On the record before the court, petitioner cannot establish he was prejudiced by the actions of his trial counsel with respect to the manner in which she dealt with petitioner's prior convictions and petitioner does not make a serious attempt to argue otherwise. As indicated above, petitioner was caught driving a stolen van in the early morning hours, shortly after the vehicle was stolen. Standing alone, petitioner's testimony as to how he came to be in the van does not have any serious plausibility, nor is petitioner's version of the events corroborated in any way. While presentation of petitioner's prior convictions was not beneficial to petitioner's case, it would be totally unreasonable to assume that exclusion of that evidence alone would have even possibly resulted in petitioner being found not guilty.
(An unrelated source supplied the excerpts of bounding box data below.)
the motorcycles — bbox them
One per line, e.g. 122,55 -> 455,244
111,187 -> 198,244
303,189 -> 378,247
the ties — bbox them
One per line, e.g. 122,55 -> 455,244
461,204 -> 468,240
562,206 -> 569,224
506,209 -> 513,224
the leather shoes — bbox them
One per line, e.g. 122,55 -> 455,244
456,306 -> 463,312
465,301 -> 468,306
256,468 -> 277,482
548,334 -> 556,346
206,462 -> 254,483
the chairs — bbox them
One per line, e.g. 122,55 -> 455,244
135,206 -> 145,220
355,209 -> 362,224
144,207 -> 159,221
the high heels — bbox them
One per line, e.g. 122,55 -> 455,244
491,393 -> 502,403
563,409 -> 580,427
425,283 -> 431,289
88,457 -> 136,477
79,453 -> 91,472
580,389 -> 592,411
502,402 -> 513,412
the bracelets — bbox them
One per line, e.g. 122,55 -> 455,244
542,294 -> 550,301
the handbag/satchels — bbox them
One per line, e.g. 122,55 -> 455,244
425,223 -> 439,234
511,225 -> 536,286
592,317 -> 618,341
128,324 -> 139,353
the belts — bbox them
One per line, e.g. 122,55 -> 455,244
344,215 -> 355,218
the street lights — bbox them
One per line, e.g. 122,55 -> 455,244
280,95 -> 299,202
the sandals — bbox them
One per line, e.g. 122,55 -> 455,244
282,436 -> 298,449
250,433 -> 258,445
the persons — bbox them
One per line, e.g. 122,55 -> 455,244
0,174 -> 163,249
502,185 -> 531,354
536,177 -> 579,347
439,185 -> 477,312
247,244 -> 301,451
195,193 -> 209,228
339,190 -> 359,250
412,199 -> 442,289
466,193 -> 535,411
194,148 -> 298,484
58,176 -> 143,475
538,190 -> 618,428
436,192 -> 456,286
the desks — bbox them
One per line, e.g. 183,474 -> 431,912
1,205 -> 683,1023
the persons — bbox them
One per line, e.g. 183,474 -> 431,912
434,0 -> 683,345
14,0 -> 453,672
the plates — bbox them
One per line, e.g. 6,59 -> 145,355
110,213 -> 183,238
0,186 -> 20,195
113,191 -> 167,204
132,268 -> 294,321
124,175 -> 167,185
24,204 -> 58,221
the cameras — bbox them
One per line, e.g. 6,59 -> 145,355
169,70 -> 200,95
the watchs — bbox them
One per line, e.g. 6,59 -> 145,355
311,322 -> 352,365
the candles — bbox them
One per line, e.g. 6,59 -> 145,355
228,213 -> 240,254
For these reasons, petitioner has failed to show that his right to effective assistance of counsel arising under the Sixth Amendment has been violated.*fn2 Accordingly, the court will recommend that petitioner's application for writ of habeas corpus be denied.

In accordance with the above, IT IS HEREBY ORDERED that the Clerk of the Court assign a district court judge to this case; and

IT IS HEREBY RECOMMENDED that petitioner's application for a writ of habeas corpus be denied.
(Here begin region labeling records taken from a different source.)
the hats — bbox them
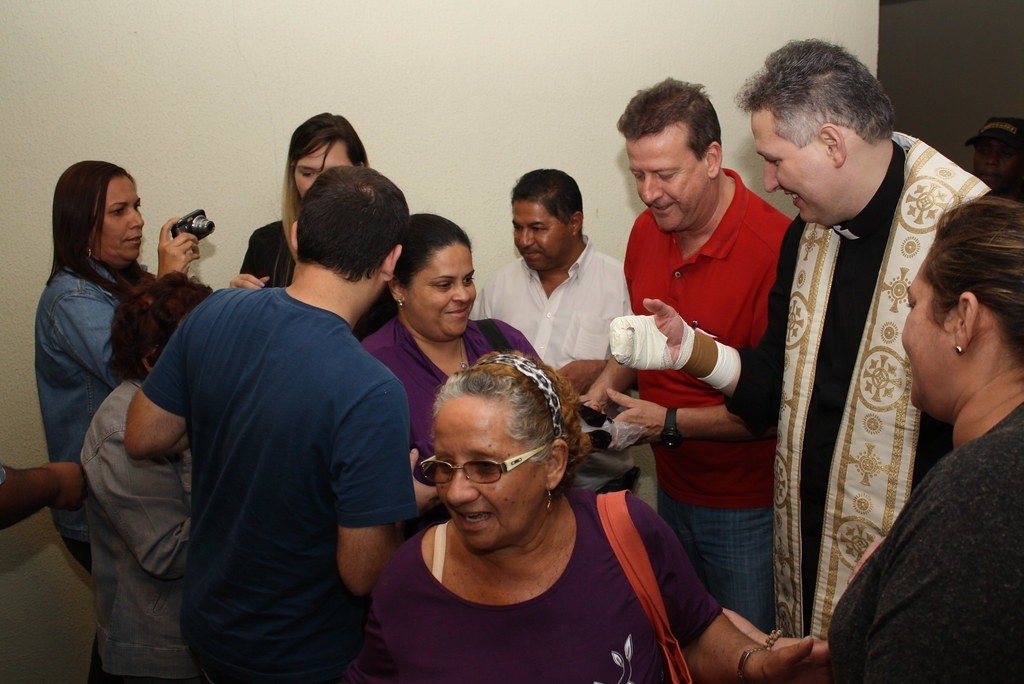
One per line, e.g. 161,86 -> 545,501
965,117 -> 1024,149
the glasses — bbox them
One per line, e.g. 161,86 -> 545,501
419,440 -> 553,483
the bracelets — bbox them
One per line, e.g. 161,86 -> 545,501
737,648 -> 765,684
763,629 -> 782,651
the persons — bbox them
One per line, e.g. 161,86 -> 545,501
965,117 -> 1024,202
610,40 -> 993,640
79,272 -> 214,684
468,168 -> 634,491
578,78 -> 793,635
337,350 -> 812,684
360,213 -> 606,541
228,113 -> 398,341
125,166 -> 442,684
34,160 -> 200,575
0,462 -> 86,528
723,195 -> 1024,684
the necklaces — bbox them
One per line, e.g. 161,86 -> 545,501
457,339 -> 467,369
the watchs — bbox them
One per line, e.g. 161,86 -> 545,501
660,408 -> 682,449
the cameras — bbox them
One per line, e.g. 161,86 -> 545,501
170,209 -> 215,242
These findings and recommendations are submitted to the United States District Judge assigned to the case, pursuant to the provisions of 28 U.S.C. § 636(b)(l). Within twenty-one days after being served with these findings and recommendations, any party may file written objections with the court and serve a copy on all parties. Such a document should be captioned "Objections to Magistrate Judge's Findings and Recommendations." In his objections petitioner may address whether a certificate of appealability should issue in the event he files an appeal of the judgment in this case. See Rule 11, Federal Rules Governing Section 2254 Cases (the district court must issue or deny a certificate of appealability when it enters a final order adverse to the applicant). Any reply to the objections shall be served and filed within fourteen days after service of the objections. The parties are advised that failure to file objections within the specified time may waive the right to appeal the District Court's order. Martinez v. Ylst, 951 F.2d 1153 (9th Cir. 1991).